### READING TEXT
The Future of Health, Wellness, and Wellbeing

The Future of Health, Wellness, and Wellbeing

The Future of Health, Wellness, and Wellbeing
https://pixabay.com/images/id-3379090/ by Bru-nO

Published on December 2, 2019

Rohit Talwar

Rohit Talwar
Rohit Talwar – Futurist Speaker

By Rohit Talwar, Steve Wells, Alexandra Whittington, Cello David, and Nadia Meeran

How will we stay healthy in the 2020’s?

The future health agenda will be shaped by the convergence of strong forces from across society. Key factors include rising incidence of lifestyle conditions such as obesity and diabetes, an ageing society, escalating mental health challenges, medical breakthroughs, personalised health technologies, growing costs of care, and increased societal expectations. Here are some of the major developments in health, wellness, and wellbeing we see having an impact over the next several years.

### RECORDED INFORMATION

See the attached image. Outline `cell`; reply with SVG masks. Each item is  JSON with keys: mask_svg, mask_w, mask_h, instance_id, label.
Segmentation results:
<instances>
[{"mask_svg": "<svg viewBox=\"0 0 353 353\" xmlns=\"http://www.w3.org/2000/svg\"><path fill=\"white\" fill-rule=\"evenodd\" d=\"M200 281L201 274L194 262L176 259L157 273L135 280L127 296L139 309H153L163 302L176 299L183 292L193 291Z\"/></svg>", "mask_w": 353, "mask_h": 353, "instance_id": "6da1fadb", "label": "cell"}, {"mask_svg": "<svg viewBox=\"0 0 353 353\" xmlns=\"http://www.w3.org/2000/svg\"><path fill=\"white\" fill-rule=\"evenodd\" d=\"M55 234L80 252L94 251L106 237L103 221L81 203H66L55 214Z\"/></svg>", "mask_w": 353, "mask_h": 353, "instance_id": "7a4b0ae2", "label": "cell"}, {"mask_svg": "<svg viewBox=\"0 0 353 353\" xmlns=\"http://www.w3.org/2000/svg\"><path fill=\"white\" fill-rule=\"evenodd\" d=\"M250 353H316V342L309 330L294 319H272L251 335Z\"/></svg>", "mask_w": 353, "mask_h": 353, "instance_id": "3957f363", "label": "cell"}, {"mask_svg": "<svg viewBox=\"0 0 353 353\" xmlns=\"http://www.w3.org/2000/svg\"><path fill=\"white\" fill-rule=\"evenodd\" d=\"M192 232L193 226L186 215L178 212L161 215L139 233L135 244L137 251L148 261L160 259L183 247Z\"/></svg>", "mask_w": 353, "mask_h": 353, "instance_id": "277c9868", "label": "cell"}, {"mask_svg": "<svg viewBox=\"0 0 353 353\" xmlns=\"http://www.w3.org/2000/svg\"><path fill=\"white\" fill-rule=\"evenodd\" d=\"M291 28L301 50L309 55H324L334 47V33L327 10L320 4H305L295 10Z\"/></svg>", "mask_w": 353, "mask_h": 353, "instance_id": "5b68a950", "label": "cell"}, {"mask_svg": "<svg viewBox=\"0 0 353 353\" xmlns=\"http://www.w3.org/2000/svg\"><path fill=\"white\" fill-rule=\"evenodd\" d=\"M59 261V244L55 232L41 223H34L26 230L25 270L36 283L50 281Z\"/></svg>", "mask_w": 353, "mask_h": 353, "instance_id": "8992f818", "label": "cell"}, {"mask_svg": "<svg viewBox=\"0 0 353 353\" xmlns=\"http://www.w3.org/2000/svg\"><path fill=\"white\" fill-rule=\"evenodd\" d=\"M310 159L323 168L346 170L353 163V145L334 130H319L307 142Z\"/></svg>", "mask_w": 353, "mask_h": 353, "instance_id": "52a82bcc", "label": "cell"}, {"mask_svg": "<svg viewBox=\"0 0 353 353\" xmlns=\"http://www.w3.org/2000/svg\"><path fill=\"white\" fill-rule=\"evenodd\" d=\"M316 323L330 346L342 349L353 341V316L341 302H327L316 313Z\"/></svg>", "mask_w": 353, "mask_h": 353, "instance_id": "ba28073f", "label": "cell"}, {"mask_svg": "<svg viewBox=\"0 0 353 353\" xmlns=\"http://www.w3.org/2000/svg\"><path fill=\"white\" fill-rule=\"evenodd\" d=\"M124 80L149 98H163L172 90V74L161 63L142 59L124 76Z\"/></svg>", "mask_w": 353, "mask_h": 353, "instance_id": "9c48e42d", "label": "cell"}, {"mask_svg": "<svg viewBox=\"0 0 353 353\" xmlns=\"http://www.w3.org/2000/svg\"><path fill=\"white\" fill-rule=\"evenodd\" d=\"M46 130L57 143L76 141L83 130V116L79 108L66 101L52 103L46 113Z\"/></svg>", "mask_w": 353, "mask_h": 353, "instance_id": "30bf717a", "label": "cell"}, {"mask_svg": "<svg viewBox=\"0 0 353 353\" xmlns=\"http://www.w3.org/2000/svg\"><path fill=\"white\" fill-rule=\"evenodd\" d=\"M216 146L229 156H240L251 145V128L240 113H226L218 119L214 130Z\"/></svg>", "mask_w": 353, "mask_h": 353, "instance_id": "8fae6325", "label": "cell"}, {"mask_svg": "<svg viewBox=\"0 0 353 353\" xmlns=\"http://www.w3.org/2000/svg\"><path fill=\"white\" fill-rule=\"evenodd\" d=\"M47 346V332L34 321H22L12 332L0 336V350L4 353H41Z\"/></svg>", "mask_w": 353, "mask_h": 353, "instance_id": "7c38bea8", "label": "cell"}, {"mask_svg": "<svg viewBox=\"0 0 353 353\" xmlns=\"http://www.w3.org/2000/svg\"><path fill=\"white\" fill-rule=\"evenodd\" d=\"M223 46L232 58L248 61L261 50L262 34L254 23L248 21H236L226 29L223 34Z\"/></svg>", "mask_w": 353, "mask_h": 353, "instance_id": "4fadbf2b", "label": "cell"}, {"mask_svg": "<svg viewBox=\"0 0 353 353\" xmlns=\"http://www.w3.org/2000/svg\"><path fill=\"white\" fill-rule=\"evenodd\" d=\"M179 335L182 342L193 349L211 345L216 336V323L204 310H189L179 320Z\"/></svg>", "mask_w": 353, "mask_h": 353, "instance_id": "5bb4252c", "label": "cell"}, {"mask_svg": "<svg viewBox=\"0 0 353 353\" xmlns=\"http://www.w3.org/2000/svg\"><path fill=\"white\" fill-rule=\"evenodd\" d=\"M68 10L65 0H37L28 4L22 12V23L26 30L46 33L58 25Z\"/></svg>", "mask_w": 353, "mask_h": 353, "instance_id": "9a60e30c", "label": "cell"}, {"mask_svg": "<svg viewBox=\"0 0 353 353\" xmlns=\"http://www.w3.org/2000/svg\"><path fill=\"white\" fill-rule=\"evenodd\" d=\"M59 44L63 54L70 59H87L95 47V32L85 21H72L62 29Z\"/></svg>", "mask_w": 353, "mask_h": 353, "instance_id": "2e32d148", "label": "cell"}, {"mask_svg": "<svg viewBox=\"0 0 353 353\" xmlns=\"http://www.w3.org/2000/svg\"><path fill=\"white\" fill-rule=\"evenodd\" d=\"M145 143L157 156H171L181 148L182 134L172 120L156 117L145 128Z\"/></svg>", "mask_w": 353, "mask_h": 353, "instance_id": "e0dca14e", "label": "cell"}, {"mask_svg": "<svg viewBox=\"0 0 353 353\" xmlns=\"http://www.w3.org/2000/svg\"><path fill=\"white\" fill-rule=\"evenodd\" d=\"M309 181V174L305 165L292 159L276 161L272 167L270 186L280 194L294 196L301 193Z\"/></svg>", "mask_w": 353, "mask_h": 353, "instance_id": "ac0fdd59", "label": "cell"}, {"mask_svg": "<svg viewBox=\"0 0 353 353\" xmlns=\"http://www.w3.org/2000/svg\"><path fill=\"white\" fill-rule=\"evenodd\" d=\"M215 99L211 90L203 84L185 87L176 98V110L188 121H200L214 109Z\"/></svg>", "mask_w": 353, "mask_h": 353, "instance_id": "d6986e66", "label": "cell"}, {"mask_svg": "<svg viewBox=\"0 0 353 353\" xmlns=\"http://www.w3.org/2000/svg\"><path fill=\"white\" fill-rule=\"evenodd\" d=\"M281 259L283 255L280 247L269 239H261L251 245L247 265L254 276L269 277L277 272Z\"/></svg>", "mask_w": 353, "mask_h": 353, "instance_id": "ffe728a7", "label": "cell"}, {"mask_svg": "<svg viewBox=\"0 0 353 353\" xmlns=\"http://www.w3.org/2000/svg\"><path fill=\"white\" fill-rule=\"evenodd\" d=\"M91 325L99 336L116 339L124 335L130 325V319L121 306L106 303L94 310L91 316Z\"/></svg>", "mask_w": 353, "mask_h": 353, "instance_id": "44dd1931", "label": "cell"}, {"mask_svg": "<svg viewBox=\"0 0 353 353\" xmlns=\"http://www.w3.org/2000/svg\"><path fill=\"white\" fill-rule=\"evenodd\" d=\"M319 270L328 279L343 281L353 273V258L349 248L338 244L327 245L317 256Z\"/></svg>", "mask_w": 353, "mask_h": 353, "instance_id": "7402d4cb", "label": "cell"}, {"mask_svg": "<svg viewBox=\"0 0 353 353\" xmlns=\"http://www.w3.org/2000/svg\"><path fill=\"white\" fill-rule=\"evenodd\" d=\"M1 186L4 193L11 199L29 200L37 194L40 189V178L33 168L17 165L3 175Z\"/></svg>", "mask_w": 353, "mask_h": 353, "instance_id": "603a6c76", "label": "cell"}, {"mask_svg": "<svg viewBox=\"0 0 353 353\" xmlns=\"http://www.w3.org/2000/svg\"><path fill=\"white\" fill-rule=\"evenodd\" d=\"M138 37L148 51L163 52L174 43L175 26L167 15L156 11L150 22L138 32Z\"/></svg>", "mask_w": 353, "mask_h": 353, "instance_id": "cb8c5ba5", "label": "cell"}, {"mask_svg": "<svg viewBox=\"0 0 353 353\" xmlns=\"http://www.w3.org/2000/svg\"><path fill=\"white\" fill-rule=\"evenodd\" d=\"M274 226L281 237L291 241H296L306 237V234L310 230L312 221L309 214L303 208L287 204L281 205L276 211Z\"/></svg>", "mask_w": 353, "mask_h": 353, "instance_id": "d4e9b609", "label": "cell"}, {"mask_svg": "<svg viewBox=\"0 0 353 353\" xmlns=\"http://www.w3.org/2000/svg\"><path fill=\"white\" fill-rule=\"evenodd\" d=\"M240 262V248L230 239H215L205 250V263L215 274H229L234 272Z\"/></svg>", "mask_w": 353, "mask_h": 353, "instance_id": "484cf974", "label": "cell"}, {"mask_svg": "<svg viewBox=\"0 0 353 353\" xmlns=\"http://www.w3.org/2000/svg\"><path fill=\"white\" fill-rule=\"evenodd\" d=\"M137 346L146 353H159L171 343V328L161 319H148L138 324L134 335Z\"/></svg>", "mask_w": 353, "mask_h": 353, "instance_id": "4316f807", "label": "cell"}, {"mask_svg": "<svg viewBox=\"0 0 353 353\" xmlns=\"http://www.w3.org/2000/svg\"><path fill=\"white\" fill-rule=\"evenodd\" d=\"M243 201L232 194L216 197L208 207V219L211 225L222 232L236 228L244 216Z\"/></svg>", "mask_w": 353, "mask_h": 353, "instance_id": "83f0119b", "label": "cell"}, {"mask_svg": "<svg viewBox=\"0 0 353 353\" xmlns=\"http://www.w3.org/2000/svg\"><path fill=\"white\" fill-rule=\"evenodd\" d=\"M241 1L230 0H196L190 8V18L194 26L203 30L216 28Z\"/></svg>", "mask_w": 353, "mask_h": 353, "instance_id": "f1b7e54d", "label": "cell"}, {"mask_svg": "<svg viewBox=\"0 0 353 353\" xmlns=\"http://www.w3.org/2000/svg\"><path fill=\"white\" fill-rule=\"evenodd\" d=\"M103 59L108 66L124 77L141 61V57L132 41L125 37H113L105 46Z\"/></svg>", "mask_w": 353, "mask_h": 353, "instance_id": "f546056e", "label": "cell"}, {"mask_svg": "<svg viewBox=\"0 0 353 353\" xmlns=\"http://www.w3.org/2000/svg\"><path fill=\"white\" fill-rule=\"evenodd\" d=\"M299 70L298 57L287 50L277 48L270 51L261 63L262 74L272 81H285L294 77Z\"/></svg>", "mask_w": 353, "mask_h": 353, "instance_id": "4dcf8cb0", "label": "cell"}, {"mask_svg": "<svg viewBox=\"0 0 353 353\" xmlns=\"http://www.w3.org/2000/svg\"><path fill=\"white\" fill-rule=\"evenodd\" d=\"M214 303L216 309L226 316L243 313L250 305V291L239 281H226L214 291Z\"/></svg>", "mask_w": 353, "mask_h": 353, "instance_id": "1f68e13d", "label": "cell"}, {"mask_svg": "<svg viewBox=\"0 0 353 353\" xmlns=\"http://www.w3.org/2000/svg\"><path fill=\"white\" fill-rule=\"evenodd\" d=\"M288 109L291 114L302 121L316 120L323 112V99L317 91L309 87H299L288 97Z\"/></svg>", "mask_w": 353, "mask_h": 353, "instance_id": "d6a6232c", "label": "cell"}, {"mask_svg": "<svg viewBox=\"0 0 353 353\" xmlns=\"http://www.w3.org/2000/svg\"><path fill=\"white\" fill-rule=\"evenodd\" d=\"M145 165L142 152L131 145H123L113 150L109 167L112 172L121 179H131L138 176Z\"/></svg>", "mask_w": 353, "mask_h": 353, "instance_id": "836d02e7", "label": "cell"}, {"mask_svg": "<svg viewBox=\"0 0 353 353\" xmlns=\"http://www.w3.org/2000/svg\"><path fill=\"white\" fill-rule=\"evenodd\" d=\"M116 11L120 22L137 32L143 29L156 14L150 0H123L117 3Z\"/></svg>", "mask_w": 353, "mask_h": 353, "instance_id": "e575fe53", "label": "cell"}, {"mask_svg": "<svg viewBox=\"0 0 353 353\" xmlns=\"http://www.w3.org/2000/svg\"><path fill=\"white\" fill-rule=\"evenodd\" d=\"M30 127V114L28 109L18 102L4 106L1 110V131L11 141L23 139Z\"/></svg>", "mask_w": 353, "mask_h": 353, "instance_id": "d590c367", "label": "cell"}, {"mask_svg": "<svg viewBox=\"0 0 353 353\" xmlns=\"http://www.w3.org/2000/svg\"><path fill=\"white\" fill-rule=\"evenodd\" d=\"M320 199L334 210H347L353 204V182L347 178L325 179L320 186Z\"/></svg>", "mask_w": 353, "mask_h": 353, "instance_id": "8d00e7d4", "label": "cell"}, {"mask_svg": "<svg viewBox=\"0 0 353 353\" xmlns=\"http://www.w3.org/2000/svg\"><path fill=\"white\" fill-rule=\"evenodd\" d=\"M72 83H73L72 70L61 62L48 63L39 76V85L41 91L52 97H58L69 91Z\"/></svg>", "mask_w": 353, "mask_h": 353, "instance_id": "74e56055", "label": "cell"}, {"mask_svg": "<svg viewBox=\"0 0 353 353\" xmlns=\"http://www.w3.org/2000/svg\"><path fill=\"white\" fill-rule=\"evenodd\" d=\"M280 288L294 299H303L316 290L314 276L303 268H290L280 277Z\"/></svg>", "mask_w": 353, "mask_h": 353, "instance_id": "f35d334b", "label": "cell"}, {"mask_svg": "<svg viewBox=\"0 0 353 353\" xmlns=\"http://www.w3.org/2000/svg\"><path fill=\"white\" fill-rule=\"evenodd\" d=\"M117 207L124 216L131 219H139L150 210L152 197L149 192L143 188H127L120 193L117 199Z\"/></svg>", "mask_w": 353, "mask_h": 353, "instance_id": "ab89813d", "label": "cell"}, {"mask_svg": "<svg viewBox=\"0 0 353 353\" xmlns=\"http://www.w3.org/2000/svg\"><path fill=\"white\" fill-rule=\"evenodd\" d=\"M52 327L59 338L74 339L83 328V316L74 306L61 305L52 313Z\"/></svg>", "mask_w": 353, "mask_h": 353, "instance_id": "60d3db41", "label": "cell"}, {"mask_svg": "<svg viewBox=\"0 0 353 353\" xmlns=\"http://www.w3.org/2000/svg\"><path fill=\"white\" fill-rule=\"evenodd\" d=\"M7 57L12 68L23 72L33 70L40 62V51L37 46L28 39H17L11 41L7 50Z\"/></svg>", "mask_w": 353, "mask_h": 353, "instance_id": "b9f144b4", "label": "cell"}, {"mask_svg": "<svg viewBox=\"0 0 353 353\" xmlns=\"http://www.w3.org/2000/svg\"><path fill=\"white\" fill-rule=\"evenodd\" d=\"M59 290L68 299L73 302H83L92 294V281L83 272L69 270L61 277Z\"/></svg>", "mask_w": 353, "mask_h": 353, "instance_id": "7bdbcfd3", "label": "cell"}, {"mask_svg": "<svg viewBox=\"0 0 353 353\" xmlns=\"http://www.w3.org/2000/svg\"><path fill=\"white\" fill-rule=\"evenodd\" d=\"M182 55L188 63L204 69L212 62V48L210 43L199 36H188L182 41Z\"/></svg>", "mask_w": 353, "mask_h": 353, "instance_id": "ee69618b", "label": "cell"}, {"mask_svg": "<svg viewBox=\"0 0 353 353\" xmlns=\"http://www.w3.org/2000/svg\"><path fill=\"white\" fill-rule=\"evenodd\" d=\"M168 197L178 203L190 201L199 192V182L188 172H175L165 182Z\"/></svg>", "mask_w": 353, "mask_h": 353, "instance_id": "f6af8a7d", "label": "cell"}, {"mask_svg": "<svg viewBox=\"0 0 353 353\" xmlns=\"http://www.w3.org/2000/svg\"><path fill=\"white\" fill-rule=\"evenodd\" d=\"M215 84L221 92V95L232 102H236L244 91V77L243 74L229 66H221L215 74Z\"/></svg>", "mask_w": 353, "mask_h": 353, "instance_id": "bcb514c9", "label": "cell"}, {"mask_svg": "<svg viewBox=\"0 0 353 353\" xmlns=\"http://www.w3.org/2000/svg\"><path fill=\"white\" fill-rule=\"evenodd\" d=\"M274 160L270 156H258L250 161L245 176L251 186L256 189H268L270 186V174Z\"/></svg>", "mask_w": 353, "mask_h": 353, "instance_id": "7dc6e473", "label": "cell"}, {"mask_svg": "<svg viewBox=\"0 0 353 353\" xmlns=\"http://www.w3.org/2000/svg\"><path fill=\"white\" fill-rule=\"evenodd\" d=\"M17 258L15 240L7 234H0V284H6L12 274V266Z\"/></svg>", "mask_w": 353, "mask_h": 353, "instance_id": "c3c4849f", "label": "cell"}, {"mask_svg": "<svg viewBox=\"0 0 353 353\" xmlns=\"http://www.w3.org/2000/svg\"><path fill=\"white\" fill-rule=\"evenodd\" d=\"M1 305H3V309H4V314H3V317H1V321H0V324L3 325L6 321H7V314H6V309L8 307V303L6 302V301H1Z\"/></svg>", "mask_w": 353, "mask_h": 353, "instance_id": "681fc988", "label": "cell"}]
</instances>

### EXERCISE A
In one to three sentences, explain what the article on the future of health says will shape the health agenda, and name the key factors it lists.
### EXERCISE B
Copy the part of the article on the future of health that opens with the words containing "By Rohit Talwar, Steve" and closes with "next several years.".

### YOUR SOLUTION A
The future health agenda will be shaped by the convergence of strong forces from across society. The key factors are rising lifestyle conditions such as obesity and diabetes, an aging society, escalating mental health challenges, medical breakthroughs, personalized health technologies, growing costs of care, and increased societal expectations.

### YOUR SOLUTION B
By Rohit Talwar, Steve Wells, Alexandra Whittington, Cello David, and Nadia Meeran

How will we stay healthy in the 2020’s?

The future health agenda will be shaped by the convergence of strong forces from across society. Key factors include rising incidence of lifestyle conditions such as obesity and diabetes, an ageing society, escalating mental health challenges, medical breakthroughs, personalised health technologies, growing costs of care, and increased societal expectations. Here are some of the major developments in health, wellness, and wellbeing we see having an impact over the next several years.